A festering darkness lies beneath Prestige TV City and the detectives try to uncover the city's shocking truth.
"The Beach Episode" provides examples of:
- Almost Kiss: Parodied. Since "The Beach Episode" is set in Prestige TV City, an almost kiss happens during a tense scene, but it is obviously forced melodrama.
- Animation Age Ghetto: Nancy In-Universe thinks of anime as "childish" and that Joe is becoming an adult by moving to prestige TV City.
- Beach Episode: As the title implies, the episode is a play on the typical anime Beach Episode, the various tropes slowly shifting from anime to live-action drama cliches over the course of the episode.
- Evil All Along: Joe and Diesel discover that Chief Brody and Nancy were members of TOXIC the whole time.
- Extremely Short Intro Sequence: The episode forgoes its usual Title Sequence in-favor of a Title-Only Opening, an off-screen viewer pressing "Skip Intro" not unlike a Netflix original.
- Fisher Kingdom: The longer Joe and Diesel stay in Prestige TV City, the more they start to adhere to American live-action drama rules, most notably their Belligerent Sexual Tension.
- Hallway Fight: Joe ends up having one against TOXIC troops when he and Diesel are found out.
- Interface Screw: After the cold open of "The Beach Episode", the show's regular intro is overlaid with a "Skip Intro" button, reminiscent of the one used on Netflix. After the show's title is shown, the button is automatically clicked, and the video cuts ahead to the end of the intro.

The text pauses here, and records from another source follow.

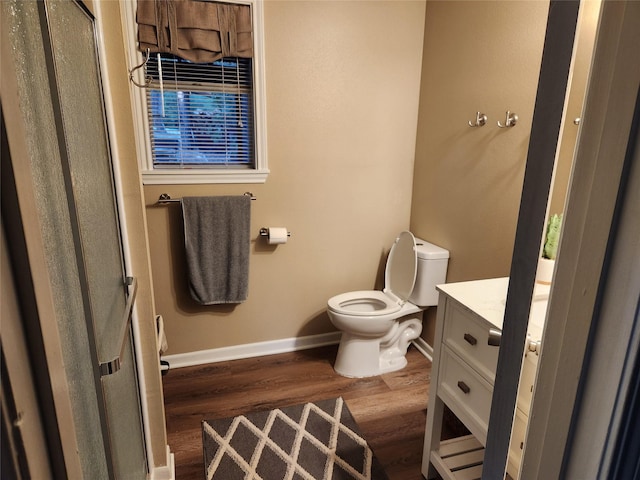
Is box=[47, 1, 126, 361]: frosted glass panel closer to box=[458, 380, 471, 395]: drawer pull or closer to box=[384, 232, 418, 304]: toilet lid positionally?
box=[458, 380, 471, 395]: drawer pull

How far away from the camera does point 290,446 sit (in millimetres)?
1819

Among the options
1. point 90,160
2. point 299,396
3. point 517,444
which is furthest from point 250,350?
point 90,160

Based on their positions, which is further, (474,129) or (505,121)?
Answer: (474,129)

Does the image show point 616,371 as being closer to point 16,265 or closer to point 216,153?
point 16,265

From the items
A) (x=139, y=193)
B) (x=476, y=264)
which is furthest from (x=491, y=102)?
(x=139, y=193)

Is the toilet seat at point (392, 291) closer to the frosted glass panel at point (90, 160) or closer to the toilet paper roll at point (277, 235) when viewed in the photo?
the toilet paper roll at point (277, 235)

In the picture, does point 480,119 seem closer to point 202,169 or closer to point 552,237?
point 552,237

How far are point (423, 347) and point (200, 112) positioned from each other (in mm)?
2082

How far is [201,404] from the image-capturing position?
6.99ft

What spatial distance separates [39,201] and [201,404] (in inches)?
72.6

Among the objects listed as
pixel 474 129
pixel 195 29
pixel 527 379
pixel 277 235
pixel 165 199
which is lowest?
pixel 527 379

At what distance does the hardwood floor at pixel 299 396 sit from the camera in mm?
1810

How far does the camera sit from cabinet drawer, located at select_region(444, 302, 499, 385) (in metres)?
1.29

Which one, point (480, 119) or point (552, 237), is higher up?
point (480, 119)
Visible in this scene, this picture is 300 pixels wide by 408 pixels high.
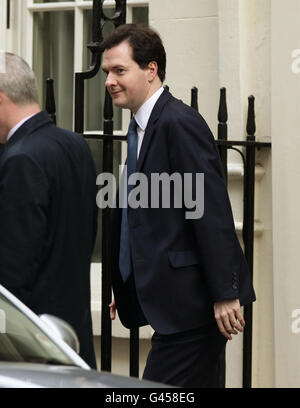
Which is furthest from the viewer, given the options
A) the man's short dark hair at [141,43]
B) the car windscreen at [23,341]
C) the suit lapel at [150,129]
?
the man's short dark hair at [141,43]

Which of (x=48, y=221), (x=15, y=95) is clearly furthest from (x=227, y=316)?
(x=15, y=95)

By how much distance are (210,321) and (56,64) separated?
11.2 feet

- Kick the Dog: Nancy asks Joe about his opinion on Dragonball Evolution, remarking how she thinks it's better than the anime that it is based on. Considering that movie was universally panned (by both fans of the anime and casual movie-goers) and she knows exactly who Joe is, she was clearly just trying to rub salt in his wounds.
- Leaning on the Fourth Wall: This Call-Back to "The Case Promised in Our Early Days".Diesel: What if we don't get a third season?
Joe: ...fall? - The Oner: Discussed as a prestige TV hallmark in the fight scene in "The Beach Episode". Naturally, the fight scene features Joe taking out dozens of armed cultists in close quarters while attempting to escape a building.Villain: We don't do any of your adorable little quick-cut fights around here. We do everything in a single take. The only cuts are gonna be from our knives...
- Rule of Symbolism: While the setting is a play on the Beach Episode trope, beaches are considered a medium between worlds, this being the first place Joe and Diesel encounter in Prestige TV City and the tropes shift from anime to live-action drama over the course of the episode. This can also be seen in Diesel's Digimon crest necklace, the symbol shifting between "Friendship" and "Love" between shots as a sign of their Will They or Won't They? status.
- Speak of the Devil: When Joe mentions his interview with the housing board, incomes Nancy Prestige to lampshade it.Nancy Prestige: Now that sounds like a setup for a new character to enter the scene. We love that around here.
- Take That!:
- Nancy compares Diesel to Lost; so promising, then "she got up in her head and forgot everything that made her interesting."
- Joe pretends to like Game of Thrones, trying to convince Nancy that he doesn't find its protracted storylines "tiresome."
- Joe summarizes the genre Mad Men and Breaking Bad belong to as "shows about grown men getting away with terrible behavior." Nancy (who's a bad guy) says that it's her favorite genre.
- When Joe vomits when keeping his opinion of Dragonball Evolution to himself, a waiter remarks that he must have seen the latest season of American Horror Story.
- "Give it a chance! It gets really good after the first two seasons!" is a motto in Prestige TV City.
- Joe summarizes TOXIC's Evil Plan as anyone that TOXIC considers a "fake anime-fan" will have nothing left but Family Guy.
- Joe found The Wire boring.
- Troperiffic: The entire episode involves the establishment of "prestige television" tropes and cliches, including one-shot Hallway Fights, introduction character setups and Belligerent Sexual Tension. Since self-aware American media does a lot more Lampshade Hanging than Japanese media, this happens a lot.
- Wham Episode: Diesel's mother is Nancy Prestige, leader of Prestige TV City's housing board and leader of TOXIC.
- Will They or Won't They?: A lot of Joe and Diesel's interactions come off as Belligerent Sexual Tension. When Nancy asks what he intends with Diesel, the both of them trip over themselves trying to convince her that they're only friends, leading to Nancy checking his Relationship Status as "Will They/Won't They".